Winslow took protected leave to recover. That April, OHSU’s Office of Civil Rights Investigations and Compliance told him that it would not investigate Quitmeyer unless Quitmeyer returned to work.

In July 2023, Winslow says he learned that Beganovic would be direct supervisor. Soon after, Beganovic began emailing Winslow, ordering him to attend one-on-one meetings, but he didn’t tell Winslow where they were to be held or whether Winslow’s high-acuity patients would be covered, the complaint says.

Winslow says he missed a meeting with Beganovic on Aug. 15, 2023, while caring for a child with traumatic respiratory bleeding. Beganovic and Kolarik put Winslow on paid leave that afternoon and had OHSU police escort him out of the building, the complaint says.

Beganovic allowed Winslow to return to work that October but revoked his accommodation for the trauma from the birth of his twins, according to the complaint. Winslow kept the accommodation, but Kolarik assigned him to a nightshift position, “an extremely difficult schedule for a worker with two young children at home,” the complaint says.

Winslow took leave again, and, on March 8 of this year, Kolarik put him on unpaid leave pending termination “without providing any reason,” the complaint says.

Winslow says he wore tape over his mouth, in protest, to a pre-dismissal hearing held March 15, while a union representative “detailed the retaliatory campaign waged by Defendants OHSU, Beganovic, and Kolarik,” the complaint says.

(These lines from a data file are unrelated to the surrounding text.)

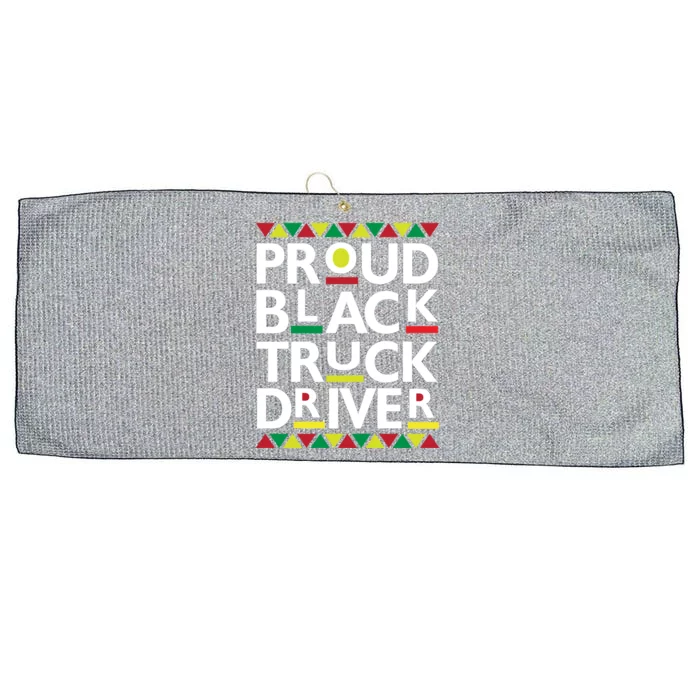 Proud Black Truck Driver Big Rig 18 Wheeler Semi Trucker Gift Large Microfiber Waffle Golf Towel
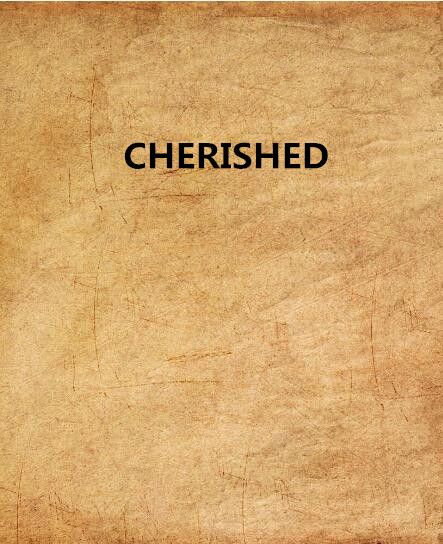 CHERISHED(沙彌創作的網路小說) CHERISHED(沙彌創作的網路小說)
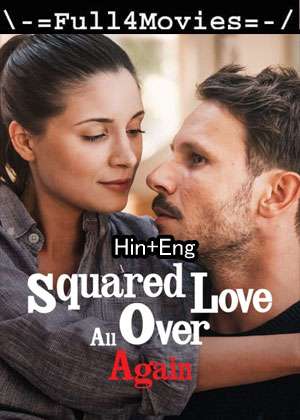 Squared Love All Over Again (2023) 1080P | 720P | 480P Web Hdrip [Hindi + English (Dd2.0)]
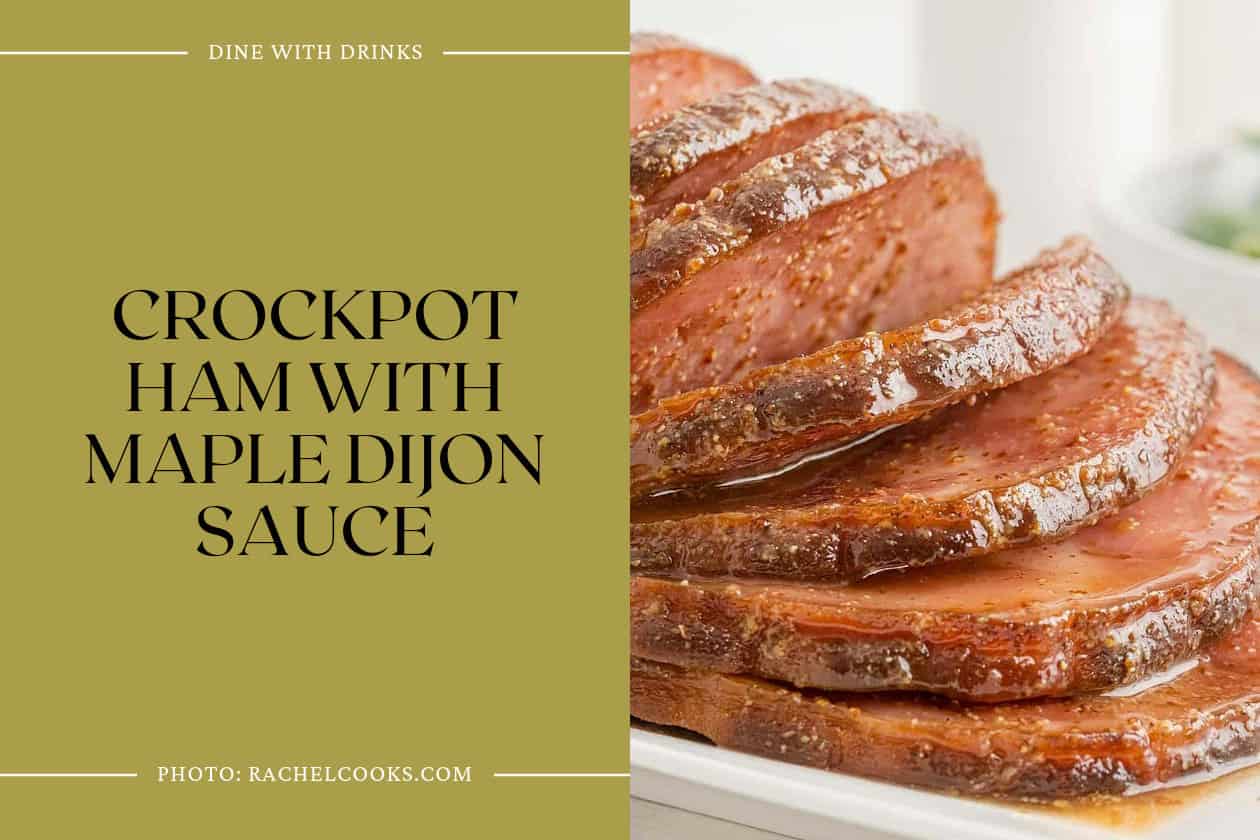 Crockpot Ham With Maple Dijon Sauce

Winslow was fired that day, the complaint says. He says he hasn’t been able to find another job because his former supervisors continue to badmouth him within the medical community.

“Specifically, one Oregon hospital canceled plaintiff Winslow’s job interview without explanation, and plaintiff Winslow has not been offered job positions at other hospitals after the interviewers mentioned that they had spoken to defendant Beganovic,” the complaint says.